** Given text follows **
Qualcomm Wants to Be an NVIDIA Alternative Too

AMD has some more company: Qualcomm has announced its own accelerator chips to compete with NVIDIA. The AI200 and AI250 are due to arrive in 2026 and 2027, respectively.

Qualcomm’s stock rose 11% after the announcement yesterday morning. It’s given back some gains but, as of this writing, is still up 7% overall compared to the pre-announcement price.

The announcement pushes Qualcomm into the big-iron AI fight. We all know Qualcomm for small chips that go into small spaces like cellphones. The company also makes the Snapdragon processors that find their way into laptops. Now it’s going to have to compete at rack scale, because that level of integration and modularity are part of the new rules for AI datacenters. That goes for customers including neoclouds, public clouds, even sovereign and enterprise clouds.

NPUs at Rack Scale

Qualcomm already has some AI expertise under its belt, in the form of the Qualcomm Cloud AI100 Ultra accelerator card. It targets inferencing, and its customers include Cirrascale and Core42. It’s also used in AWS’s DL2q deep learning inference instances.

The new chips are the followup generation, still targeting inference but now suitable for datacenter-sized deployments. The Qualcomm AI200 and AI250 are billed as card- and rack-scale accelerators, due to arrive in 2026 and 2027, respectively.
** End of Given text **
** Given entries follows **
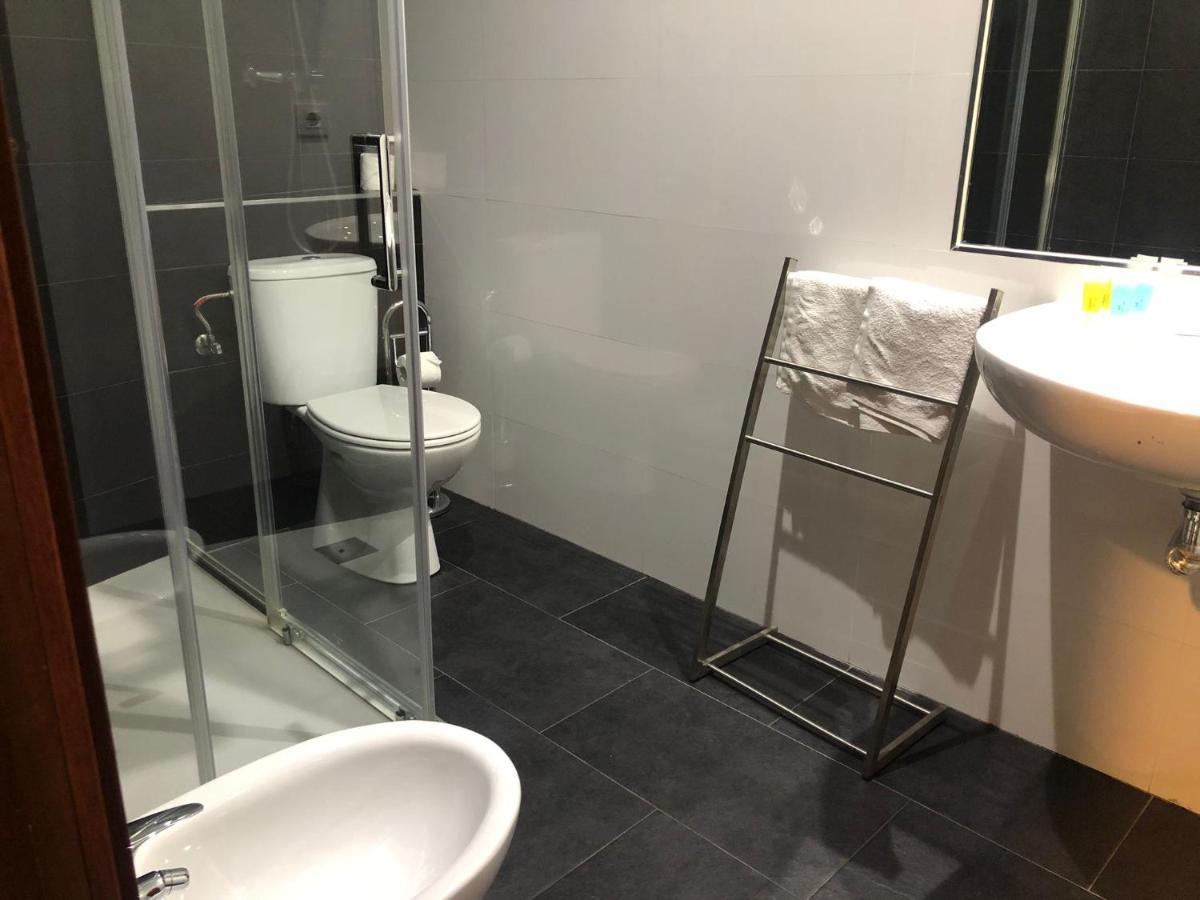 Chambre Double Supérieure avec Lit d'Appoint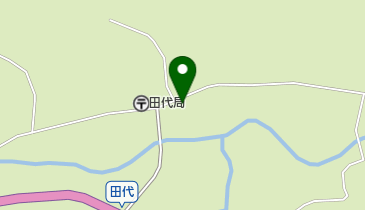 橋詰商店バイパスSSの地図画像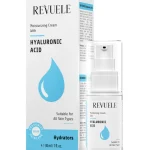 Revuele Ihonhoitotuotteet^Seerumi 30 Ml Hyaluroni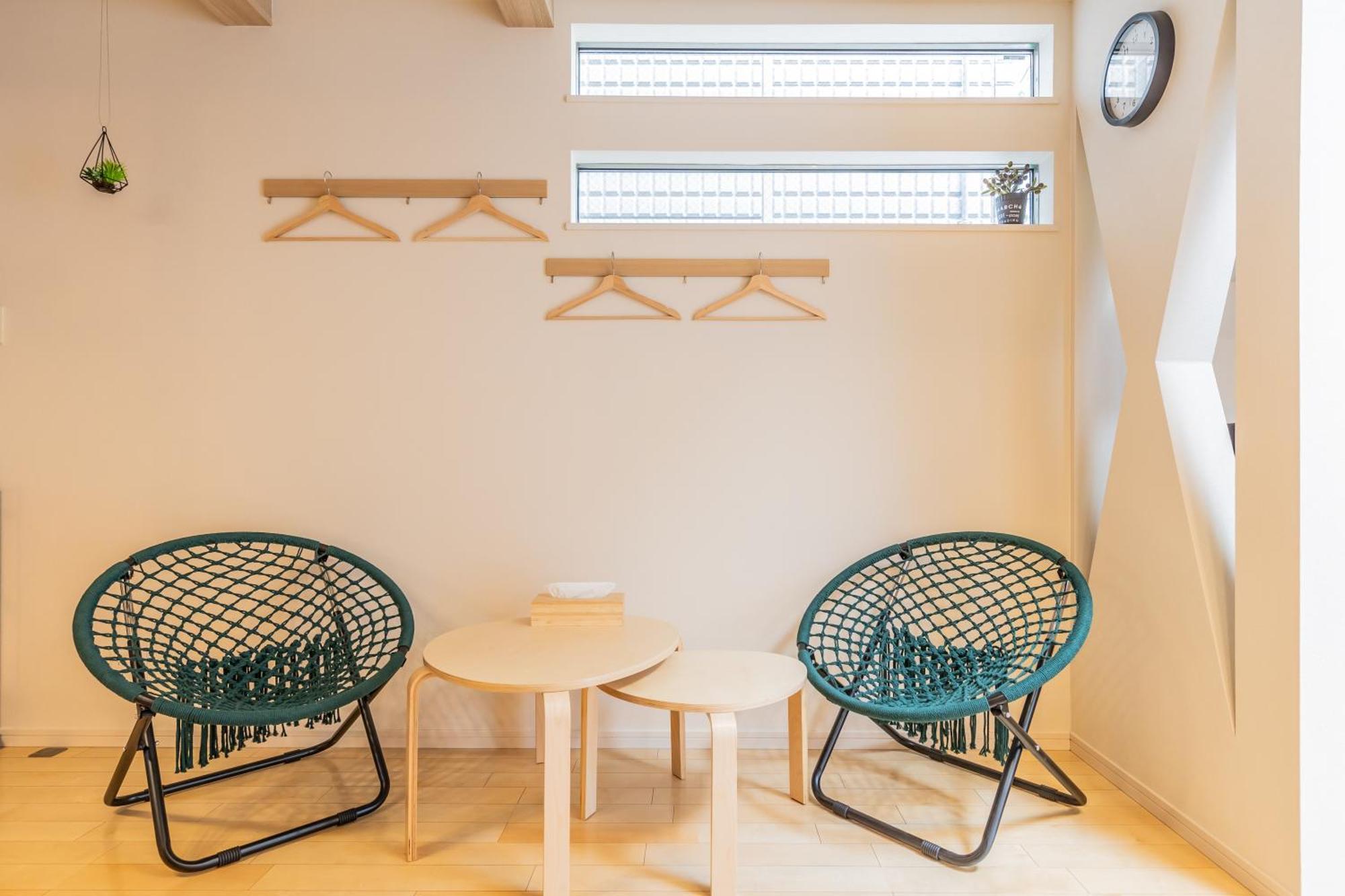 Han'S Ebisu - Shibuya - Entire House For Max 10 Ppl Tokio Buitenkant foto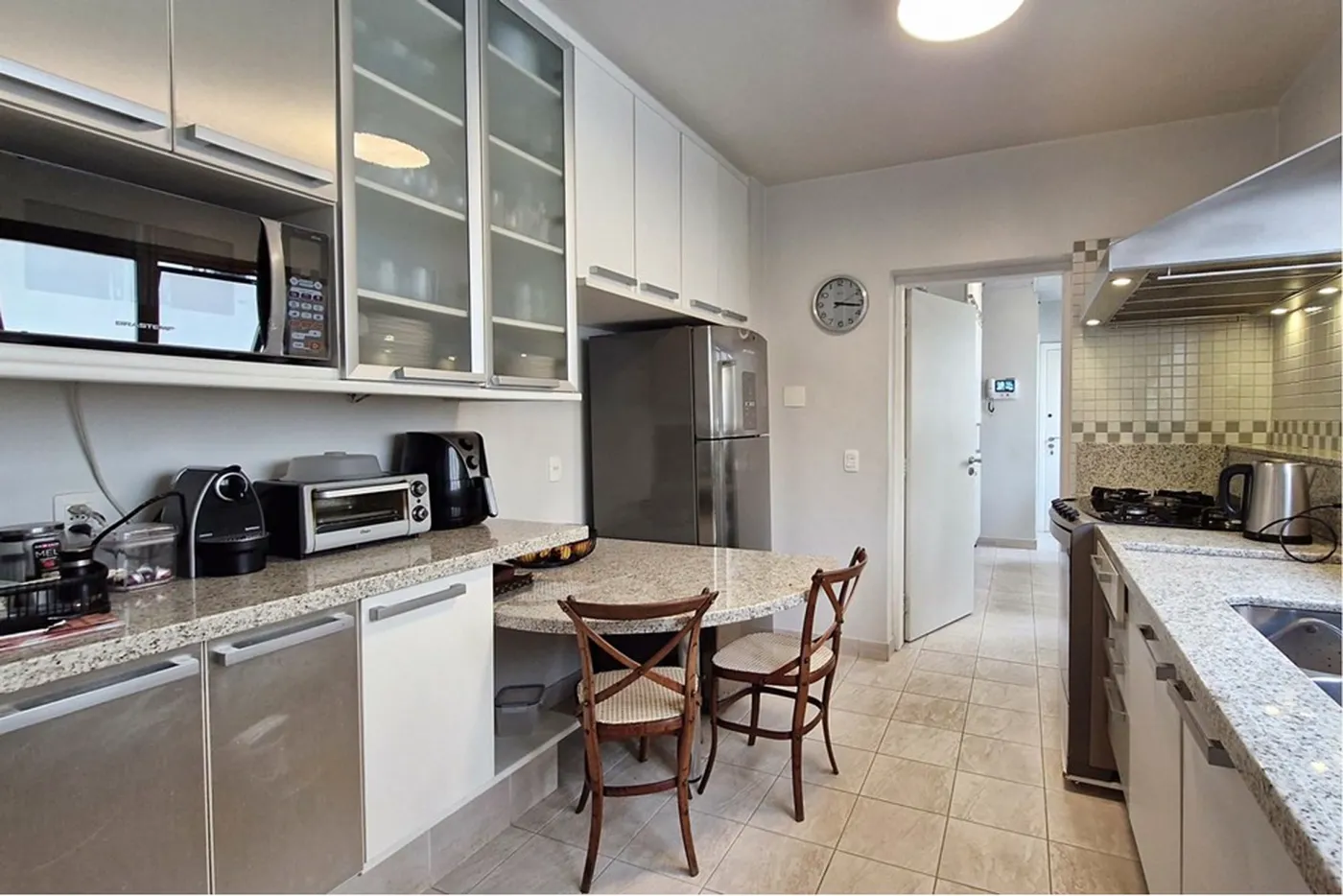 JPI 846 Apto 601361043-36 - REMAX Trio Exclusividades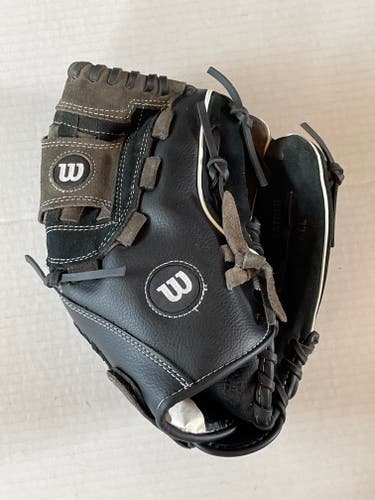 Wilson A350 11" Mitt Glove //G11//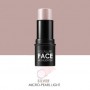 Хайлайтер-стик для лица Focallure Face Highlighter Stick 02 Gold, 6 г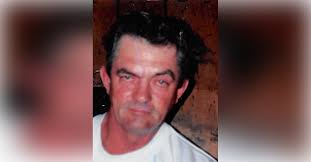 Obituary information for Daniel T Farley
** End of Given entries **
Actions to take:
a - Answer these questions from the Qualcomm article:
(i) By what percentage did Qualcomm's stock rise after the announcement?
(ii) Which two customers of the Qualcomm Cloud AI100 Ultra are named?
(iii) In what year is the AI250 due to arrive?
b - Decide whether each statement agrees with the Qualcomm article, giving yes or no and quoting the words that settle it:
(i) The AI200 and AI250 are aimed at AI training rather than inference.
(ii) When the piece was written, Qualcomm's stock was still above its pre-announcement price.
(iii) Snapdragon processors are used in laptops.
c - Please retype the stretch of the Qualcomm article from "The new chips" through "accelerators, due to arrive in 2026 and 2027, respectively.".

Response list:
a -
(i) 11%
(ii) Cirrascale and Core42
(iii) 2027

b -
(i) No: "still targeting inference but now suitable for datacenter-sized deployments"
(ii) Yes: "is still up 7% overall compared to the pre-announcement price"
(iii) Yes: "the Snapdragon processors that find their way into laptops"

c -
The new chips are the followup generation, still targeting inference but now suitable for datacenter-sized deployments. The Qualcomm AI200 and AI250 are billed as card- and rack-scale accelerators, due to arrive in 2026 and 2027, respectively.